Given text ::
Habitat founder Terence Conran has pledged nearly £18 million towards the Design Museum’s proposed move to the Commonwealth Institute (CI) in west London
The donation by Conran includes a cash gift of £7.5million and has vowed to hand over the proceeds raised from the sale of the lease of the Design Museum’s current Conran Foundation-owned building at Shad Thames, expected to be in the region of £10 million.
The museum intends to move into a significantly bigger space across the capital inside RMJM’s 1962 former CI building - a £77 million project being overseen by John Pawson (see AJ 03.06.10)
The architect is converting the interior of the empty, tent-like Grade II*-listed landmark, which sits within a larger £77 million development of the site designed by Rem Koolhaas’ OMA, and has been working Lord Cunliffe, a leading member of the original architectural team and James Sutherland, the building’s original structural engineer
Conran said: ‘Moving to the Commonwealth Institute will allow all our dreams and ambitions for the Design Museum to come true - to create a world class space with the size and scope for the serious promotion and celebration of design and architecture in this country. I am also uplifted by the support we are receiving from Government, who recognise the enormous contribution the creative industries make to the economy and the quality of life of ordinary people. Design, manufacturing and business are completely interlinked and one cannot succeed without the other.’
‘Terence makes possible a project that will give the museum three times as much space as it has now’
Deyan Sudjic, director of the Design Museum added: ‘‘Terence Conran has transformed Britain. His contribution to the way we live, eat, and shop over six decades has been enormous. The gift to the Design Museum is a hugely generous investment in the future. By making our ambition to move to the former Commonwealth Institute much more achievable, he makes possible a project that will give the museum three times as much space as it has now.
‘The new Design Museum will be the definitive voice of contemporary design, reinforcing Britain’s place as one of the world’s leading creative economies.’
The AJ understands the museum still needs a further £23 million towards the project, but still hopes the new home to complete in 2014.
Previous story (AJ 18.11.10)
Museum cuts: Pawson’s Design Museum switch safe
The Design Museum has played down fears that its planned move to the Commonwealth Institute (CI), west London, could be affected by the government’s decision to pull ‘national’ funding for eight museums
The Department for Culture, Media and Sport (DCMS) has announced it is to scrap its sponsorship of ‘museums that should be the responsibility of local communities’ and ‘returned to their more appropriate homes’ as part of its four-year business plan.
The museums facing the cuts are: the Design Museum; the National Football Museum; the Geffrye Museum; the Horniman Museum and Gardens; the Museum of Science and Industry in Manchester; the National Coal Mining Museum for England; the National Football Museum; the People’s History Museum; and Tyne and Wear Museums
A spokesman for the Shad Thames-based Design Museum said the news would not affected the high-profile relocation across the capital, which will see John Pawson create a new home for the museum within RMJM’s 1962 former CI building.
He said: ‘Having just secured HLF funding for the Commonwealth Institute we are gearing up for the move to our new home in 2014.

Excerpted records ::
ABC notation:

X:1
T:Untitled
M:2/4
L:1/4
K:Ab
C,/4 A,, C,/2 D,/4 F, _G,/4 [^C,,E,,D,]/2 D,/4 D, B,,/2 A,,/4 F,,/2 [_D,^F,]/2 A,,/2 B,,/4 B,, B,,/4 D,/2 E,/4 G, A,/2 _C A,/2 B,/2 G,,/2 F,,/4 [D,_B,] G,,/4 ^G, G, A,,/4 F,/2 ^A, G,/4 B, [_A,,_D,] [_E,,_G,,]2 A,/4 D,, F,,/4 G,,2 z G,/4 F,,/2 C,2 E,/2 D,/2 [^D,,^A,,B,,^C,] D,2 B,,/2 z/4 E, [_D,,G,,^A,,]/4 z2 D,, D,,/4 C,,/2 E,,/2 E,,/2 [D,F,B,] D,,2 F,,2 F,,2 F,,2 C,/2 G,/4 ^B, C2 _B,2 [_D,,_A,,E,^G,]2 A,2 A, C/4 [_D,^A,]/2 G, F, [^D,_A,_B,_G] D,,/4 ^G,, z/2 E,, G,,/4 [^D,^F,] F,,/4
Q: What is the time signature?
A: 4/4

Prompt 1 ::
Name every person mentioned in the Design Museum article.
Prompt 2 ::
Put this sentence from the Design Museum article into Spanish: "Design, manufacturing and business are completely interlinked and one cannot succeed without the other."
Prompt 3 ::
Answer these from the Design Museum article:
(a) How large is the cash gift in Conran's donation?
(b) How much space will the move give the museum compared with what it has now?
(c) In what year does the museum hope to be in its new home?
The listing has no connection to the Design Museum article.

Full solution 1 ::
Terence Conran, John Pawson, Rem Koolhaas, Lord Cunliffe, James Sutherland, Deyan Sudjic

Full solution 2 ::
El diseño, la fabricación y los negocios están completamente interrelacionados y uno no puede tener éxito sin el otro.

Full solution 3 ::
(a) £7.5 million
(b) Three times as much space
(c) 2014